-- BEGIN DATA FOR THIS EXERCISE --

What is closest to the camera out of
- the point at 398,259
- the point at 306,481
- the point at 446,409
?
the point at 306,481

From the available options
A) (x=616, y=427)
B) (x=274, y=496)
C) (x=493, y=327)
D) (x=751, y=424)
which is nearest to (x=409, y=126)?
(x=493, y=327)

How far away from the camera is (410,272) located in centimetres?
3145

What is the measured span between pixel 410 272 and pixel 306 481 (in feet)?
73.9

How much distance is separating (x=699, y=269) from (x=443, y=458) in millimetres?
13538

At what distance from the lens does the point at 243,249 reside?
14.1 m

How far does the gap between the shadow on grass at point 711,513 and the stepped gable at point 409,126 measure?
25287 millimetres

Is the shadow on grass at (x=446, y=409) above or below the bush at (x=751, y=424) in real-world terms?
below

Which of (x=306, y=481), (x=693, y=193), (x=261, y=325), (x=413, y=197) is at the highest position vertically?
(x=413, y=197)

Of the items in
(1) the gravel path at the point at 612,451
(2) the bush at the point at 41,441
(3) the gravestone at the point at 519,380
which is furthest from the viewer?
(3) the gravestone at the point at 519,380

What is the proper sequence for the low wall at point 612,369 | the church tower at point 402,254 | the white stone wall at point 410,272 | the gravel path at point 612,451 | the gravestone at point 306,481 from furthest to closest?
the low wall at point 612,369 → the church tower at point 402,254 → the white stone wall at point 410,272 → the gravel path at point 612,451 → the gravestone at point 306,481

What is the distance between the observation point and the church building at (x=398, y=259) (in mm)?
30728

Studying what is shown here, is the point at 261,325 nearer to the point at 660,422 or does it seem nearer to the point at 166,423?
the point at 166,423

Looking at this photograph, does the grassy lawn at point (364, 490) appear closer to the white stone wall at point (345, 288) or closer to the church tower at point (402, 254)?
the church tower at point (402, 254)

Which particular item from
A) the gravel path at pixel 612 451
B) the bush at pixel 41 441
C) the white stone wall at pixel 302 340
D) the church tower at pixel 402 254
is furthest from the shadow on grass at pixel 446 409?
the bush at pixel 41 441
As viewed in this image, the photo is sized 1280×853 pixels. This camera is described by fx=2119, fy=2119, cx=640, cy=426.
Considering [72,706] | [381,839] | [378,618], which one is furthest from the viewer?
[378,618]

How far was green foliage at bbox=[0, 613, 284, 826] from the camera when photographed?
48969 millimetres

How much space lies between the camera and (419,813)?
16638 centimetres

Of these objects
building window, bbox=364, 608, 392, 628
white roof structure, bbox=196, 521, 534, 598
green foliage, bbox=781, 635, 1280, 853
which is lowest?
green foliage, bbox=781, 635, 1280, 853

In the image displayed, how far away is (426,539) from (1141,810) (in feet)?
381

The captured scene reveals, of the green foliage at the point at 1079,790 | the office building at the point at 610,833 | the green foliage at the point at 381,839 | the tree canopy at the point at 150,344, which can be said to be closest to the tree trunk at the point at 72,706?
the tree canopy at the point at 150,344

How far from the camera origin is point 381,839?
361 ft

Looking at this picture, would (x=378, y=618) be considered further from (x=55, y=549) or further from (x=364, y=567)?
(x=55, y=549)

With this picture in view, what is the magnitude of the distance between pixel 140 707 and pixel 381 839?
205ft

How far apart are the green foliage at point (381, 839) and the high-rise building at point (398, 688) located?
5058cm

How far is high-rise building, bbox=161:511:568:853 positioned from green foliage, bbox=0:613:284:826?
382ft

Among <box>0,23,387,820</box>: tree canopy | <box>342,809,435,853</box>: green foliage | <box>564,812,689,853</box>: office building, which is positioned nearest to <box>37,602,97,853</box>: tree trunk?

-- END DATA FOR THIS EXERCISE --

EXERCISE TASK:
Copy out, unchanged, the lines from the one containing "highest position vertically?" up to and including the one containing "16638 centimetres".

COMPLETED EXERCISE:
Which of (x=306, y=481), (x=693, y=193), (x=261, y=325), (x=413, y=197) is at the highest position vertically?
(x=413, y=197)

Of the items in
(1) the gravel path at the point at 612,451
(2) the bush at the point at 41,441
(3) the gravestone at the point at 519,380
which is furthest from the viewer?
(3) the gravestone at the point at 519,380

What is the proper sequence for the low wall at point 612,369 | the church tower at point 402,254 | the white stone wall at point 410,272 | the gravel path at point 612,451 | the gravestone at point 306,481 from furthest to closest?
the low wall at point 612,369 → the church tower at point 402,254 → the white stone wall at point 410,272 → the gravel path at point 612,451 → the gravestone at point 306,481

What is the distance between the observation point and the church building at (x=398, y=259) (in mm)?
30728

Studying what is shown here, is the point at 261,325 nearer to the point at 660,422 or does it seem nearer to the point at 166,423?
the point at 166,423

Looking at this photograph, does the grassy lawn at point (364, 490) appear closer to the white stone wall at point (345, 288) or closer to the church tower at point (402, 254)?
the church tower at point (402, 254)

Which particular item from
A) the gravel path at pixel 612 451
B) the bush at pixel 41 441
C) the white stone wall at pixel 302 340
D) the church tower at pixel 402 254
is furthest from the shadow on grass at pixel 446 409?
the bush at pixel 41 441
As viewed in this image, the photo is sized 1280×853 pixels. This camera is described by fx=2119, fy=2119, cx=640, cy=426.
Considering [72,706] | [381,839] | [378,618], which one is furthest from the viewer?
[378,618]

How far was green foliage at bbox=[0, 613, 284, 826] from the camera when photographed?
48969 millimetres

How much space lies between the camera and (419,813)?
16638 centimetres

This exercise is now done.